(TEXTO EXTRAÍDO):

::::

Ou seja, no caso de punição de crimes, os “novos escravos” passaram a ter o seu lugar na prisão.
Os EUA são o país com o maior número absoluto de pessoas encarceradas no mundo (O Brasil não está muito longe, somos o 4º da lista) e quase metade da população carcerária é negra, mesmo se os negros não representam nem 10% da população estadunidense. Portanto, não é difícil chegar à conclusão que após a aprovação da 13ª Emenda, boa parte dos negros que tiveram a sua liberdade garantida pela Constituição, assim como seus descendentes, viram sua liberdade roubada novamente; passaram a ser criminosos submetidos a trabalhos forçados e análogos a escravidão, mão de obra muito barata ou gratuita para garantir o lucro de diversas empresas e do próprio imperialismo estadunidense. Dessa forma, a 13ª Emenda, as diversas outras leis que são aplicadas especialmente contra os negros, assim como o conjunto de política da burguesia imperialista estadunidense são os fatores centrais para esse “encarceramento em massa”.
Como reforça o documentário, atualmente existem mais negros nas prisões estadunidenses do que negros escravizados no século 19. Seria isso coisa do acaso?
Depois de lutarem por sua libertação, inclusive com muitos negros, corretamente, alistando-se e lutando ao lado de Abraham Lincoln pelo fim da escravidão, saíram vitoriosos. Com o fim da guerra civil veio uma onda de reação da burguesia do norte (industrial) e sul (agrícola). Com as leis de Jim Crow(1) vieram a retirada de direitos civis e forte segregação racial, em especial para com os negros do sul.
A linha histórica abordada no documentário nos dá a dimensão da política a qual, nos dias de hoje, a população negra se encontra: sujeita a violência e criminalização desde quando teve sua liberdade roubada na África e trazidos para os EUA. A diferença é que, agora, tudo acontece de forma camuflada e reforçada por leis que tentam fazer parecer tudo ser algo “normal”. Mas, desde o início, o objetivo é único: garantir a riqueza e manutenção do lucro das classes mais ricas, antes os donos de escravos, agora, a burguesia imperialista.
O capitalismo em sua fase de putrefação, para garantir lucro de suas indústrias, joga milhares de negros nas prisões. Com o discurso de “garantir a lei e a ordem”, aplica-se Leis que, em sua maioria, foram criadas pela ALEC (sigla em inglês do reacionário Conselho de Intercâmbio Legislativo Americano). Com os presídios lotados, as empresas ligadas a ALEC prestam serviço remunerado e ainda garantem que os negros presos trabalhem em um regime de servidão em suas multinacionais.

::::

(MATERIAL FORNECIDO):
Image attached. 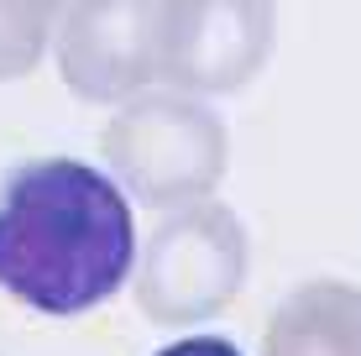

::::

Reproduza o trecho do texto sobre o encarceramento de negros nos EUA que vai de "Como reforça o" até "coisa do acaso?", renomeando "século 19" para "século XIX". O material fornecido provém de outra fonte.

(SOLUÇÃO DA TAREFA):
Como reforça o documentário, atualmente existem mais negros nas prisões estadunidenses do que negros escravizados no século XIX. Seria isso coisa do acaso?